= Try it =
In the Documents and RAG page, what status code does the API return after it chunks an inline text or markdown document?

= Extract =

[Start of section]

Documents and RAG

Orlo supports task-scoped retrieval context through uploaded documents and retrieval chunks.

Supported document flows

Inline text and markdown

POST /v1/tasks/:task_id/documents

Supported content types:

  • text/plain
  • text/markdown

The API chunks the text immediately, stores retrieval chunks, enqueues embeddings, and returns 202.

Pre-chunked content

POST /v1/tasks/:task_id/documents

Provide a chunks[] array to skip Orlo's inline chunking and go straight to embedding.

Inline PDF upload

POST /v1/tasks/:task_id/documents

PDF-specific notes:

  • requires content_base64
  • currently for born-digital PDFs
  • limited by inline upload size settings
  • stores the original PDF in object storage
  • queues asynchronous extraction before embedding

Direct PDF upload

For larger PDFs:

  1. POST /v1/tasks/:task_id/documents/uploads
  2. upload the binary to the returned storage URL
  3. POST /v1/tasks/:task_id/documents/:id/finalize

This is the preferred flow for larger PDFs.

[End of section]

= Entries supplied =
[Start of section]

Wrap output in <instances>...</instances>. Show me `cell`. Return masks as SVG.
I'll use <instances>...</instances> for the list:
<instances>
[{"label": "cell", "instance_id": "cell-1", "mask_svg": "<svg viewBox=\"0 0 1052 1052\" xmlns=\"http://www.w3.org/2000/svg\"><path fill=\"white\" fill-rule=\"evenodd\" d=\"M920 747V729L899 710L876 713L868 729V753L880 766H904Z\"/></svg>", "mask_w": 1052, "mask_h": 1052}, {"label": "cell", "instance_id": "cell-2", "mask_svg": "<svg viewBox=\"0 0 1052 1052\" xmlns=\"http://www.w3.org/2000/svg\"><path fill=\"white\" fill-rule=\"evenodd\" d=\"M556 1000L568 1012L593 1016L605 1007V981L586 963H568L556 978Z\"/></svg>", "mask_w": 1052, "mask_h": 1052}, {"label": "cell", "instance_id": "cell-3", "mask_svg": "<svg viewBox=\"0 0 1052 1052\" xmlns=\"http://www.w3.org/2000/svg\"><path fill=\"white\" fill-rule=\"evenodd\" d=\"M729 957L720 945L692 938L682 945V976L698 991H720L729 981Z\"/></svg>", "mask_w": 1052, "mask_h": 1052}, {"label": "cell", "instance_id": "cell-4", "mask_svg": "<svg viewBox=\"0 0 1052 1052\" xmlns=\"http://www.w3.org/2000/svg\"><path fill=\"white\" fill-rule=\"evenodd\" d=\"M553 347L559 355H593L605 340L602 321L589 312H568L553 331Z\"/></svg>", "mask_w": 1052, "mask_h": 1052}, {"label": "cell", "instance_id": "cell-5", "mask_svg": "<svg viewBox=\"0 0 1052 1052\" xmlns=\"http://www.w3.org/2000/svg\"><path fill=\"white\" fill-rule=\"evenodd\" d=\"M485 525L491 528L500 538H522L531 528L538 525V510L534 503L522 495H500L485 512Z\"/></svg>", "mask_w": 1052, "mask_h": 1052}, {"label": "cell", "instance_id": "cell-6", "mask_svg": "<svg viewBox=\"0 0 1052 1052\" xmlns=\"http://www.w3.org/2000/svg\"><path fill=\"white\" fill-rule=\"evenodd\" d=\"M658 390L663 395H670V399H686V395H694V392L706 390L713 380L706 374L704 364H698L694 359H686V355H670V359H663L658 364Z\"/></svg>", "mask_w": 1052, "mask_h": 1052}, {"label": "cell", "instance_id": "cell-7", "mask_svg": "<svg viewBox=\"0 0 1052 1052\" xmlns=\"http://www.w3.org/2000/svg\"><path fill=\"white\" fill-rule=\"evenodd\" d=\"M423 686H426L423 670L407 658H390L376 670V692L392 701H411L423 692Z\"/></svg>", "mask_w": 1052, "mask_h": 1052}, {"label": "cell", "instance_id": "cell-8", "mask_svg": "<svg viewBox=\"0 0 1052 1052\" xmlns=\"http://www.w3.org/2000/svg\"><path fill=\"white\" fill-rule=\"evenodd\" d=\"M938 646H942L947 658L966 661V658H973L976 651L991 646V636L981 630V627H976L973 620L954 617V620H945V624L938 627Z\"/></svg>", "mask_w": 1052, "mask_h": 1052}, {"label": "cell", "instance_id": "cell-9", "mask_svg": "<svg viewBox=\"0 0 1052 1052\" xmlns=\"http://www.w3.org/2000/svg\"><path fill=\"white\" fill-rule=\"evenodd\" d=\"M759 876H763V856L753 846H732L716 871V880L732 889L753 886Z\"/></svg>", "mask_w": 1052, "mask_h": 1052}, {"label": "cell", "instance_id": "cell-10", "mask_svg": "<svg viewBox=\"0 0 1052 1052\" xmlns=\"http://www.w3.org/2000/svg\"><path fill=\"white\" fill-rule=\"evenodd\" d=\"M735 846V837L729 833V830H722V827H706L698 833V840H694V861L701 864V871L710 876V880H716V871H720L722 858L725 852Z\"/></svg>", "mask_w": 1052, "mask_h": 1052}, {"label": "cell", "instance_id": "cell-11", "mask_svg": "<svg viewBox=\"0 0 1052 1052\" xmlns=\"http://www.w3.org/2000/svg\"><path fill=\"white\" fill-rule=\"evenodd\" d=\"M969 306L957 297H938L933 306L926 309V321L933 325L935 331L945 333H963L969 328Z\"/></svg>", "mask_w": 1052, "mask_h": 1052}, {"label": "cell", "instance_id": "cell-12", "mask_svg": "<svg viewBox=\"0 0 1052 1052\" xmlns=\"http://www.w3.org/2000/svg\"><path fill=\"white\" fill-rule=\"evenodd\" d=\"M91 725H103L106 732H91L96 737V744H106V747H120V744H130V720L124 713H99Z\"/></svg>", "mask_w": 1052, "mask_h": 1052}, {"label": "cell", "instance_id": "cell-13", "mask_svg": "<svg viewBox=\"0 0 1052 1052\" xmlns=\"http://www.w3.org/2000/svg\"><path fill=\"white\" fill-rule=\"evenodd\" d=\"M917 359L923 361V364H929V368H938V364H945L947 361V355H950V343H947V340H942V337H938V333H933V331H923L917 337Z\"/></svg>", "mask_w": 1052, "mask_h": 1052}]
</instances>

[End of section]

= Worked solution =
202